Ein großer Aspekt von der Entstehung und dem Verlauf von Krisen und somit ein großer Teil dieser Arbeit ist die Sozialisation, das Lernen und die damit zusammenhängende Resilienz.
Da Krisen dann entstehen, wenn es an Bewältigungsstrategien fehlt, ist es dem Autor ein Anliegen zu erarbeiten, wie die oben erwähnten Bereiche zum Entstehen einer Krise maßgeblich beteiligt sind und wie diese zur Krisenbewältigung dienen können.
Belastende Situationen sind individuell und somit von Mensch zu Mensch verschieden. So wird die gleiche Situation von Mensch zu Mensch unterschiedlich wahrgenommen, wodurch dieses Ereignis bei den Betroffenen unterschiedliche Reaktionen hervor ruft. Die einen schlittern in eine Krise und für andere hingegen ist dasselbe erlebte Ereignis weitgehendst ohne Bedeutung.

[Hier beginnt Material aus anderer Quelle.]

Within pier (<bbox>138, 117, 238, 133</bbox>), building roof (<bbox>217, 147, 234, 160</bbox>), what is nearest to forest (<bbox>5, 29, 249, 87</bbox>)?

Ein wichtiger Aspekt zum Bewältigen einer Krise sind die Ressourcen, die stark mit der Sozialisation und dem "Lernen" verbunden sind und somit zur Resilienz des Subjektes beitragen. Somit sind die vorhandenen Ressourcen ein wichtiger Indikator zur Bewältigung von Krisen. Da es in akut belastenden Situationen durchaus möglich ist, dass Ressourcen zwar vorhanden, aber auf Grund der momentanen psychischen Belastung nicht abrufbar sind, wird bei der Krisenintervention, die Teil der "Sozialen Arbeit", ist viel Wert darauf gelegt, eben diese nicht abrufbaren Ressourcen durch Fragen wieder in das Bewusstsein der KlientInnen zu bekommen.
Ist das nicht möglich, bzw. fehlen die notwendigen Ressourcen, besteht die Möglichkeit, dass sich aufgrund der Umstände Krankheiten wie Belastungsstörungen sowie Depressionen entwickeln können. Sobald vorhandene Symptome auf eine Krankheit hinweisen, ist die Weiterleitung der KlientInnen an dafür zuständige Institutionen und/oder FachärztInnen und TherapeutInnen ratsam.
Inhaltsverzeichnis
1 Einleitung
2 Begriffserklärung
3 Sozialisationsprozesse in der Subjektwerdung
3.1 Sozialisation durch Lernen
3.1.1 Klassische Konditionierung (Pawlow)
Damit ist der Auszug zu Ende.